En ce qui concerne la chirurgie, elle reste malheureusement une option limitée pour les patients atteints de cancer du pancréas. Seuls environ 20 % des patients diagnostiqués sont éligibles à une intervention chirurgicale, et même parmi ceux-ci, les résultats à long terme restent mitigés. La survie à cinq ans pour les patients opérés se situe actuellement entre 20 et 30 % (tout stade confondu). En outre, le caractère très invasif du cancer pancréatique rend la chirurgie souvent insuffisante à elle seule, car la tumeur a tendance à se propager rapidement, même après une intervention réussie. La question du pronostic et de l’évolution du cancer du pancréas devient d'autant plus préoccupante à mesure que d'autres formes de cancer, comme celui du sein, du poumon ou de la prostate, deviennent plus traitables grâce aux progrès de la recherche et à des traitements de plus en plus efficaces. L'une des raisons pour lesquelles le cancer du pancréas est en passe de devenir l'une des principales causes de décès par cancer est justement que, pour les autres types de cancer, la recherche a réussi à ralentir la progression de la maladie, transformant parfois le cancer en une condition chronique plutôt qu'en une condamnation à court terme.

Mon propre travail de recherche porte sur les tumeurs non métastatiques du pancréas, en particulier celles situées à proximité des gros vaisseaux sanguins qui irriguent des organes comme le foie et les intestins.
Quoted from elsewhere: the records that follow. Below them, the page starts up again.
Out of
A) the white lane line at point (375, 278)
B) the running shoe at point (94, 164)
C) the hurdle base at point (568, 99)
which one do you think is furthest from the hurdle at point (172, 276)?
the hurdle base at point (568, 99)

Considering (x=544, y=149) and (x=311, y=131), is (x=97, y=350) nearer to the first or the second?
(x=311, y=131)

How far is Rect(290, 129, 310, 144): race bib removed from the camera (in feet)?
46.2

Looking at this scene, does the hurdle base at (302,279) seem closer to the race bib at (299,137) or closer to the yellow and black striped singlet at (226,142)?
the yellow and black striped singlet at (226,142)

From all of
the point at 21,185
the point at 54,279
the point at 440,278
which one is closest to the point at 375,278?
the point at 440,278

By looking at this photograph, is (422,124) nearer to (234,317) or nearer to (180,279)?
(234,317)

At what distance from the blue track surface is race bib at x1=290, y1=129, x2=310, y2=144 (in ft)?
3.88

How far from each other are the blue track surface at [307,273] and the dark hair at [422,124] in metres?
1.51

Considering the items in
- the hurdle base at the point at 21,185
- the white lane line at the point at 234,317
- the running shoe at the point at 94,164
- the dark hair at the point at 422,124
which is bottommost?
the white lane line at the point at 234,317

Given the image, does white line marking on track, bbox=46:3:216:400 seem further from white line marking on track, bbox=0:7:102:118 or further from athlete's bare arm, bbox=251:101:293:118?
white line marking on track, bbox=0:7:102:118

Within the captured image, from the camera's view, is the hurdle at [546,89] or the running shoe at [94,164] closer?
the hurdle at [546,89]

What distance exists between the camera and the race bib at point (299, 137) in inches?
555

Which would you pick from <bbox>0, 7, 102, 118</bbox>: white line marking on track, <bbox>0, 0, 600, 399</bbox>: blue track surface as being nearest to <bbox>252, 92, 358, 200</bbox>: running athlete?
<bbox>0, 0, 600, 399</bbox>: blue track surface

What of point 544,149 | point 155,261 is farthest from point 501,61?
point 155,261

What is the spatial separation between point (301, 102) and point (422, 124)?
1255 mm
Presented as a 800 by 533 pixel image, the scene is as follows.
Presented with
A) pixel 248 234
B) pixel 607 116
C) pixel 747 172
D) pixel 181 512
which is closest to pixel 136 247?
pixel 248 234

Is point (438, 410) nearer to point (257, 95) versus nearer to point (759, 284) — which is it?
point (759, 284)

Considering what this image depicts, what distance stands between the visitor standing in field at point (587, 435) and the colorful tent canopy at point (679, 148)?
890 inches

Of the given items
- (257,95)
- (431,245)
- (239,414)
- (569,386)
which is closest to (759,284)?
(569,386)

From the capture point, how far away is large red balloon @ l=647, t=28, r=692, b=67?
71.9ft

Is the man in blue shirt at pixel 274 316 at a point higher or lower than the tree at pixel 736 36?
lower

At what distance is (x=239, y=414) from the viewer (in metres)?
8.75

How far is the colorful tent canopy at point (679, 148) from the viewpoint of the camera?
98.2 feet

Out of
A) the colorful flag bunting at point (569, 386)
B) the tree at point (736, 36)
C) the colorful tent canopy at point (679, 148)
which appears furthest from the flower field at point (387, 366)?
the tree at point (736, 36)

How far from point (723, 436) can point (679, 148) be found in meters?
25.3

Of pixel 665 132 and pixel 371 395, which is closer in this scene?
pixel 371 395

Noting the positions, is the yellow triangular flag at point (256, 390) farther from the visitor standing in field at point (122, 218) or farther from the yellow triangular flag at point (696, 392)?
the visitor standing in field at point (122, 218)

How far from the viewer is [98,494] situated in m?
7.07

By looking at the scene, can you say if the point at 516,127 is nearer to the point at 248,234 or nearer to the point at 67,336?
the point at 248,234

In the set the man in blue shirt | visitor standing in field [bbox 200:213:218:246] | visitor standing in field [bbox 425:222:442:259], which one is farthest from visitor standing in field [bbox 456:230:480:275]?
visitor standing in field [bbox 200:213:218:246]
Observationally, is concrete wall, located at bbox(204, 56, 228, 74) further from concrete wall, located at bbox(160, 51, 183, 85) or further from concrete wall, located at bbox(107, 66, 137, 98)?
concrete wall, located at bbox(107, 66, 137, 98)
La proximité de ces vaisseaux par rapport à la tumeur rend ces cancers particulièrement agressifs et difficiles à traiter. Mon objectif est d'analyser ce contact entre la tumeur, les vaisseaux et la graisse avoisinante afin de mieux comprendre pourquoi ce cancer est si invasif. Grâce aux techniques d'imagerie moderne, nous sommes maintenant capables d'identifier plus précisément les tumeurs agressives et de mieux les caractériser.

En collaboration avec les Professeurs Maria Antonietta Bali et Jean-Luc Van Laethem nous avons récemment découvert un lien entre certaines caractéristiques observées sur les images radiologiques et le sous-type moléculaire de la tumeur, ce qui pourrait ouvrir la voie à des traitements plus ciblés, notamment par l'utilisation de la radiothérapie stéréotaxique pour ces cas spécifiques. Un travail récent sera prochainement publié et porte justement sur la morphologie radiologique du mésopancréas, une région contenant la graisse située entre le pancréas et les vaisseaux sanguins environnants. Notre étude explore l'impact de l’infiltration du mésopancréas sur les résultats oncologiques des patients atteints de cancer du pancréas. En ciblant ces caractéristiques spécifiques, nous espérons améliorer les résultats post-opératoires et surtout augmenter les chances de survie des patients. 

En matière de greffe, si l'idée de remplacer un organe malade par un organe sain peut sembler une solution évidente, la réalité est plus complexe. Pour le cancer du pancréas, la greffe n'est pas une option en raison du risque très élevé de récidive. En effet, pour éviter le rejet d'un organe transplanté, les patients doivent prendre des immunosuppresseurs, qui affaiblissent leur système immunitaire. Or, dans le cas d'un cancer aussi agressif, affaiblir le système immunitaire va accélérer la progression de la maladie en permettant à des cellules cancéreuses résiduelles de se multiplier. Ainsi, même si des transplantations sont envisageables pour certains cancers comme dans le foie, les cancers du pancréas ne permettent pas cette option thérapeutique. 

En résumé, le traitement du cancer du pancréas repose sur une approche pluridisciplinaire, combinant chirurgie, chimiothérapie et radiothérapie, avec des efforts croissants pour mieux cibler les traitements en fonction des caractéristiques spécifiques de la tumeur. La recherche continue de progresser, notamment en identifiant des sous-types moléculaires des tumeurs et en adaptant les traitements en conséquence. Toutefois, il reste encore beaucoup à faire pour améliorer les perspectives de survie à long terme, et chaque avancée, aussi modeste soit-elle, représente un pas en avant vers une meilleure prise en charge de cette maladie.